Il y a des services où tout tombe en place : les livraisons du matin sont belles, la cuisine trouve son rythme dès la première commande et la salle se remplit sans qu’on ait le temps de s’en rendre compte. Ces soirs-là, on se le dit entre nous en fin de service, un verre à la main : ah la bouffe !
Notre carte change au fil des arrivages. Les cochonnailles sont préparées à la maison : terrines, rillettes, mortadelle, saucissons séchés à la cave. À côté, on travaille les légumes des maraîchers de la région, les poissons reçus le matin même et les fromages du Québec affinés juste ce qu’il faut. Rien de compliqué, mais rien d’approximatif non plus.
Le reste appartient au vin. Notre cave fait la part belle aux bouteilles de vignerons, souvent en petit volume, choisies parce qu’elles se boivent bien à table plutôt que parce qu’elles impressionnent sur une étiquette. On les ouvre volontiers au verre pour accompagner un plat ou deux.
Voici quelques images de ce que la cuisine a envoyé ces dernières semaines.
Une carte courte, ça oblige à choisir.

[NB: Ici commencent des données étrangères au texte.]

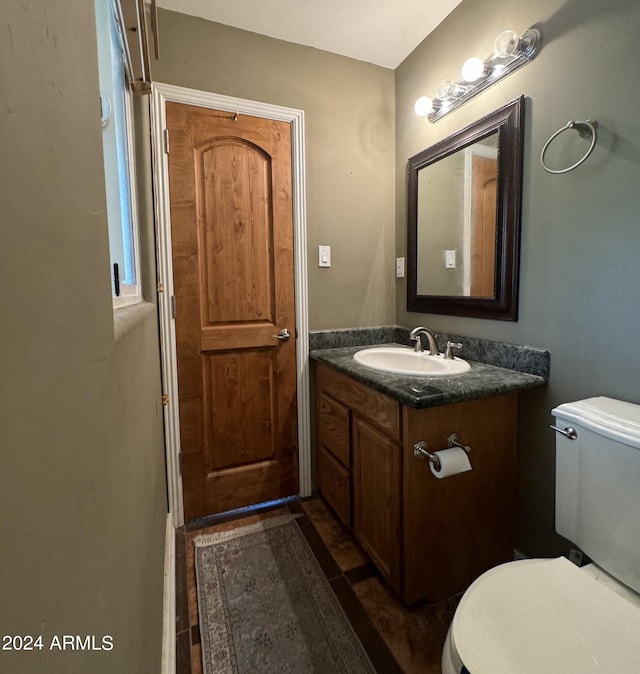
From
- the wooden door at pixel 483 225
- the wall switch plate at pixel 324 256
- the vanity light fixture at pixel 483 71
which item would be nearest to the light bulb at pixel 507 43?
the vanity light fixture at pixel 483 71

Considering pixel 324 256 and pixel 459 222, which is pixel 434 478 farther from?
pixel 324 256

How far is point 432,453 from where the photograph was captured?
1.16 metres

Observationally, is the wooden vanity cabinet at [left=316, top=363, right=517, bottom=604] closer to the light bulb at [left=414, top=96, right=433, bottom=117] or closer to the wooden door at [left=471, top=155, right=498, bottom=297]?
the wooden door at [left=471, top=155, right=498, bottom=297]

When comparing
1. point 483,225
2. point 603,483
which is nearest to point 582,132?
point 483,225

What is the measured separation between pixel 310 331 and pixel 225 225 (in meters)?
0.69

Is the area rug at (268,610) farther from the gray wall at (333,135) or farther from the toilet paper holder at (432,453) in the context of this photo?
the gray wall at (333,135)

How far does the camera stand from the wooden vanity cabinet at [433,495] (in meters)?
1.21

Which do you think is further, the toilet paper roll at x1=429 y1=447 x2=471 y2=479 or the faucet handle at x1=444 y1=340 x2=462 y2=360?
the faucet handle at x1=444 y1=340 x2=462 y2=360

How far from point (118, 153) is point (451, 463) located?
142 centimetres

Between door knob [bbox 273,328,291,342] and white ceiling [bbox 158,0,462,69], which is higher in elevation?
white ceiling [bbox 158,0,462,69]

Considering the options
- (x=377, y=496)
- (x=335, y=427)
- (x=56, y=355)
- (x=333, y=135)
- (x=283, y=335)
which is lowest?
(x=377, y=496)

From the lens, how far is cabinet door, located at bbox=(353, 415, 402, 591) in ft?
4.14

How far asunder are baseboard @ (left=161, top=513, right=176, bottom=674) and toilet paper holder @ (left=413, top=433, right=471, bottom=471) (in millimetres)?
938

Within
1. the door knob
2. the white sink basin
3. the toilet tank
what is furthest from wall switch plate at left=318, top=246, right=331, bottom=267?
the toilet tank
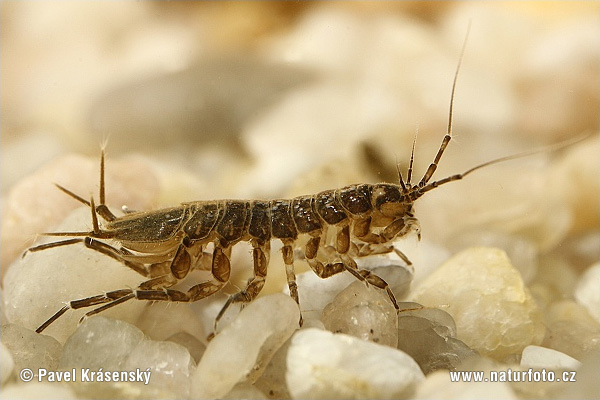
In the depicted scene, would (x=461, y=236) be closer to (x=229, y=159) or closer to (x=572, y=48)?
(x=229, y=159)

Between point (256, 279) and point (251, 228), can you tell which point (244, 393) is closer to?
point (256, 279)

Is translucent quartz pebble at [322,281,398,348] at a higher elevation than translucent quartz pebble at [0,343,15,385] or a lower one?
lower

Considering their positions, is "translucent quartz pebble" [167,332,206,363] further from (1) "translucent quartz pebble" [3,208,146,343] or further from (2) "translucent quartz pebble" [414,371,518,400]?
(2) "translucent quartz pebble" [414,371,518,400]

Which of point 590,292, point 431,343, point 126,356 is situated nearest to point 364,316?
point 431,343

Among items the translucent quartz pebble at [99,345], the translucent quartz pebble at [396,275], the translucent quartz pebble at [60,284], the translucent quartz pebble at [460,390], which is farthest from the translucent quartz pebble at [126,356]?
the translucent quartz pebble at [396,275]

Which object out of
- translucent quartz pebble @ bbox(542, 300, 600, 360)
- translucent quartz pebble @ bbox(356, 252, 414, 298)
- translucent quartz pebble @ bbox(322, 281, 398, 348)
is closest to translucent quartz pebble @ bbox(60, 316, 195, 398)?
translucent quartz pebble @ bbox(322, 281, 398, 348)

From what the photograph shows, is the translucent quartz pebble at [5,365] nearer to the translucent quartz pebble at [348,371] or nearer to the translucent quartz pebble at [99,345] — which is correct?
the translucent quartz pebble at [99,345]

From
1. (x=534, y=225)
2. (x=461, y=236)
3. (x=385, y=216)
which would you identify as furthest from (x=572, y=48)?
(x=385, y=216)
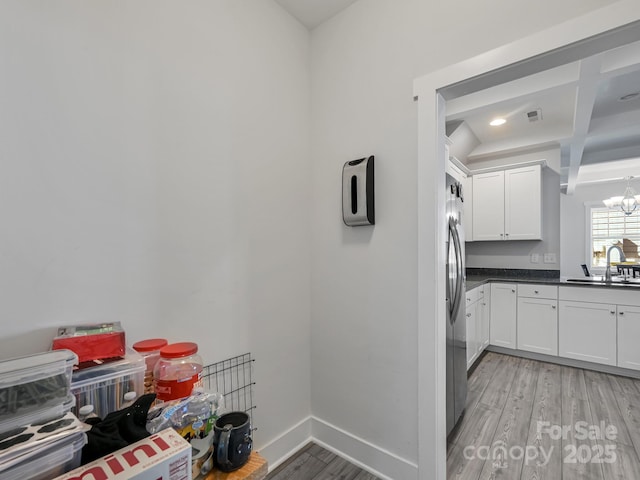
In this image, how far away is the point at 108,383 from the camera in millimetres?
918

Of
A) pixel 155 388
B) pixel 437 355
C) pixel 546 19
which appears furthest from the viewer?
pixel 437 355

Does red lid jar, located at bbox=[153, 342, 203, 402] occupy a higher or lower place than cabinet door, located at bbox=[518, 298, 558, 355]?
higher

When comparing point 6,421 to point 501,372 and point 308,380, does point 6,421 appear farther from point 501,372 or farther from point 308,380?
point 501,372

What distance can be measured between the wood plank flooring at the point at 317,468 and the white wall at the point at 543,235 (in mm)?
3620

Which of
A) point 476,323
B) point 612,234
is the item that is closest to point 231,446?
point 476,323

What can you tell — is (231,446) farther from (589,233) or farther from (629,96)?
(589,233)

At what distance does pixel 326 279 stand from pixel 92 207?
1.32 metres

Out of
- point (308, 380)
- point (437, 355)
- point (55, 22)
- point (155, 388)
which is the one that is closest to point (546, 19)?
point (437, 355)

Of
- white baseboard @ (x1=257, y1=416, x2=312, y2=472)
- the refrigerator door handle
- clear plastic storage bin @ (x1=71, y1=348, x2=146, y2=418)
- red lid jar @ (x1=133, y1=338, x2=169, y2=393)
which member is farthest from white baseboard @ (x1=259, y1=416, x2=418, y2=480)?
clear plastic storage bin @ (x1=71, y1=348, x2=146, y2=418)

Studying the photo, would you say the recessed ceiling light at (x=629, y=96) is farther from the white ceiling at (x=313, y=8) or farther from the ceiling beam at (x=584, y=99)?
the white ceiling at (x=313, y=8)

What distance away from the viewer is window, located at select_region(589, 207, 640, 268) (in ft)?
20.6

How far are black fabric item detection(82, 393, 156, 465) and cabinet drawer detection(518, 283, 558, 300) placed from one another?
413 centimetres

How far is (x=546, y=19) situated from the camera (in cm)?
128

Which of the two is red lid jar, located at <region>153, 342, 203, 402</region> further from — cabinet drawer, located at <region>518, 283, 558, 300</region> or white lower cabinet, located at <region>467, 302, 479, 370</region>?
cabinet drawer, located at <region>518, 283, 558, 300</region>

Chaque semaine, on retire un plat qui a fait son temps et on en ajoute un autre, selon ce qui arrive : des asperges tant qu’il y en a, des champignons quand la saison s’installe, du gibier quand le froid arrive pour de bon. C’est plus exigeant pour la cuisine, mais c’est la seule manière de servir des produits au bon moment.
Les cochonnailles, elles, ne bougent pas : elles sont notre carte de visite. Les terrines sont montées le lundi, les saucissons sèchent à la cave pendant des semaines, la mortadelle est pochée doucement pour rester tendre. On sert le tout sur une planche avec des cornichons, une moutarde maison et du pain grillé — de quoi occuper une tablée pendant qu’elle choisit la suite.
Le service, enfin, fait le reste du travail. On explique ce qu’il y a dans l’assiette, on suggère un verre, on laisse le temps qu’il faut entre les services. Un bon repas, c’est une succession de petites attentions qui ne se remarquent que lorsqu’elles manquent.